▸ **TASK DETAILS**:
Translate the sentence "This is an appeal on questions of law and fact." from the court opinion below into Spanish.
*** QUOTED PASSAGE ***
Roenick v. Dollar Savings & Trust Co.

87 Ohio Law. Abs. 289 | Ohio Ct. App. | 1960

Donahue, J.

This is an action for will construction, brought by the plaintiff, who is the daughter of the decedent, James A. Ewing.

This is an appeal on questions of law and fact.

Attorney Ewing’s will was duly admitted to probate, and contained the following provisions in brief:—

Item No. 2 — a bequest to the daughter of all personal effects and $10,000.00 in cash — which have been delivered and paid.

Item No. 3 — a bequest to defendant, Dollar Savings and Trust Company in trust for the son of plaintiff, grandson of deceased, to be used under certain conditions for care and support until he reaches the age of forty. Paragraph six of this item provides as follows:—

“Upon the attainment by my said grandson of the said prescribed age of forty years it is my will and I direct that the entire accumulated assets of my estate, real, personal or mixed property, in the hands of said trustee shall pass to and vest in my said grandson, to be his absolutely and in fee simple, provided that he give and pay to The Pittsburgh-Xenia Theological Seminary of The United Presbyterian Church, Pittsburgh, Pennsylvania, the sum of Ten Thousand Dollars ($10,000.00), to The Tabernacle United Presbyterian Church, Youngstown, Ohio, the sum of Ten Thousand Dollars ($10,000.00), to Muskingum College, New Concord, Ohio, the sum of Five Thousand Dollars ($5,000.00), to Vassar College, Poughkeepsie, New York, the sum of Five Thousand Dollars ($5,000.00) and to Cornell University, Ithaca, New York, the sum of Five Thousand Dollars ($5,000.00), making the first three of said gifts in memory of his great grandparents, J. Calvin Ewing and Eva C. Ewing, the fourth in memory of his great aunt, Margaret Ewing Kelsey, and the fifth in memory of his grandfather, James A. Ewing, and I do so hereby give, devise and bequeath the same to him* to be effective only at such time, and upon such distribution of my entire estate being made the trust herein created shall *291cease and determine and said trustee be released and discharged, upon account, therein and thereof.”
*** End of QUOTED PASSAGE ***
*** SUPPLIED INFORMATION ***
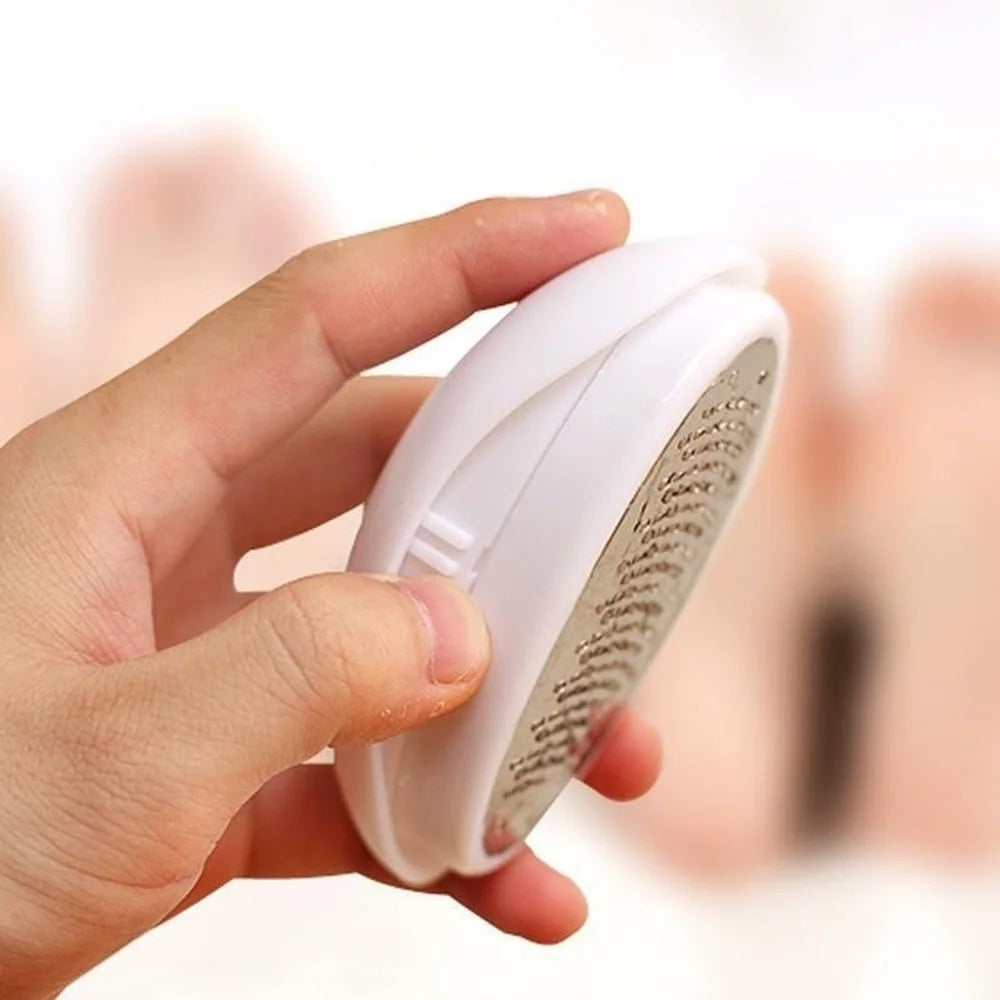 Oval Egg-Shaped Pedicure File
*** End of SUPPLIED INFORMATION ***
▸ **PROBLEM SOLUTION**:
Esta es una apelación sobre cuestiones de derecho y de hecho.